> _Provided material_
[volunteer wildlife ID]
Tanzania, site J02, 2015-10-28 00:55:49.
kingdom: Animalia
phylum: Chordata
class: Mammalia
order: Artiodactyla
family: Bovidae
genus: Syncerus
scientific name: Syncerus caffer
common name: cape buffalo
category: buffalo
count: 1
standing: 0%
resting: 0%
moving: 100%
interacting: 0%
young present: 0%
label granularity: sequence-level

> _How to complete this task_
Output the records above, each one exactly, with none left out.

> _Answer below_
[volunteer wildlife ID]
Tanzania, site J02, 2015-10-28 00:55:49.
kingdom: Animalia
phylum: Chordata
class: Mammalia
order: Artiodactyla
family: Bovidae
genus: Syncerus
scientific name: Syncerus caffer
common name: cape buffalo
category: buffalo
count: 1
standing: 0%
resting: 0%
moving: 100%
interacting: 0%
young present: 0%
label granularity: sequence-level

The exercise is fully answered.